LIST OF TASKS:
a. According to the holiday message, what percentage of the country will be celebrating Christmas and the New Year?
b. List every activity that the holiday message says "we" do as 2015 closes.
c. Print the part of the holiday message starting at "- Created: Friday, 18" and ending at "more dangerous, place.".

SOURCE EXTRACT:
★ ★ ★ ★ ★ ★ ★

- Created: Friday, 18 December 2015 18:15
- Last Updated: Monday, 21 December 2015 08:40
As 2015 closes we celebrate the holiday season with our family and friends and take time to appreciate what we hold dear. We thank those that have helped us make it through and also use the time to “recharge our batteries” for the coming year. Our work often doesn’t allow for a “normal” life; many of us work rosters with shifts that run through the night or take place on that public holiday that everyone else seems to have off. So whilst 95% of the country will be celebrating Christmas and the New Year a select group will be holding the fort; making sure aircraft are safe for all those who fly. This is what we do, we are proud of it and without us the world of aviation would be a far different, and much more dangerous, place.

★ ★ ★ ★ ★ ★ ★

Records drawn from a dataset
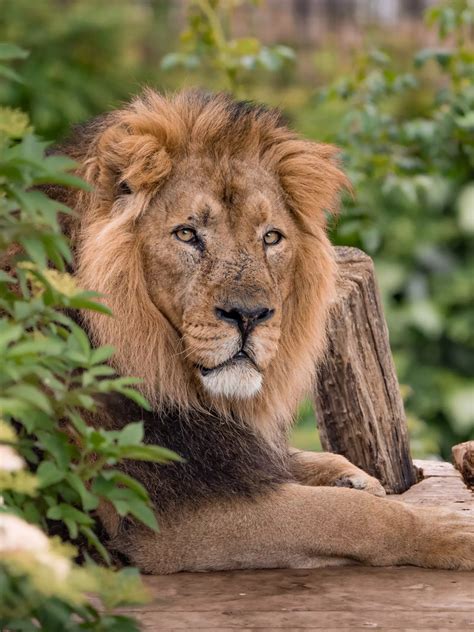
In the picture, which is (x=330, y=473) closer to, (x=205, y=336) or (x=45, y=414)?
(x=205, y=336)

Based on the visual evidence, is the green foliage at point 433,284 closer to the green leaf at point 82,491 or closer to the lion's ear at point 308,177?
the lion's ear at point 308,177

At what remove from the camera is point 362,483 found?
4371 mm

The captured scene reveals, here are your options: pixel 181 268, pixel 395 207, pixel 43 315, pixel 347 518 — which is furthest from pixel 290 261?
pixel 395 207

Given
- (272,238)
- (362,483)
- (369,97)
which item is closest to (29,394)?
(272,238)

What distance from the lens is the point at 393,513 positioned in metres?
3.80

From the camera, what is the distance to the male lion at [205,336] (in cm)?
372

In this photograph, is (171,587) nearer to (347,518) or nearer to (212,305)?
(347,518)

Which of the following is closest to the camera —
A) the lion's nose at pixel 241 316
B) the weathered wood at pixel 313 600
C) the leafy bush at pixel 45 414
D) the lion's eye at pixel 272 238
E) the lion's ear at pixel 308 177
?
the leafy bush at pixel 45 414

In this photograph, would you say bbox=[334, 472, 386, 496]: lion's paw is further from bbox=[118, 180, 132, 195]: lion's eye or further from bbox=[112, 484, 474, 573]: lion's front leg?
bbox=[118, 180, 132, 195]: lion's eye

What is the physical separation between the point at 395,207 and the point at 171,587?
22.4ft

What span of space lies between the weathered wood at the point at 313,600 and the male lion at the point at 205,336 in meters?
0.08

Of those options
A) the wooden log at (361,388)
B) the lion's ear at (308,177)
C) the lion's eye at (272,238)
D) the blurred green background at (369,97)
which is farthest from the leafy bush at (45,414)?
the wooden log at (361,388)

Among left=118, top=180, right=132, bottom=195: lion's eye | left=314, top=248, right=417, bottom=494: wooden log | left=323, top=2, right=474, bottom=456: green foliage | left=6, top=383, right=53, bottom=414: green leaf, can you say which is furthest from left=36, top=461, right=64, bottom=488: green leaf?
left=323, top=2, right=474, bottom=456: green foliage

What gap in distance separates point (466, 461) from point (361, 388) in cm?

★ ★ ★ ★ ★ ★ ★

ANSWERS TO THIS EXERCISE:
a. 95%

b.
- Celebrate the holiday season with family and friends
- Take time to appreciate what we hold dear
- Thank those that have helped us make it through
- Use the time to "recharge our batteries" for the coming year

c.
- Created: Friday, 18 December 2015 18:15
- Last Updated: Monday, 21 December 2015 08:40
As 2015 closes we celebrate the holiday season with our family and friends and take time to appreciate what we hold dear. We thank those that have helped us make it through and also use the time to “recharge our batteries” for the coming year. Our work often doesn’t allow for a “normal” life; many of us work rosters with shifts that run through the night or take place on that public holiday that everyone else seems to have off. So whilst 95% of the country will be celebrating Christmas and the New Year a select group will be holding the fort; making sure aircraft are safe for all those who fly. This is what we do, we are proud of it and without us the world of aviation would be a far different, and much more dangerous, place.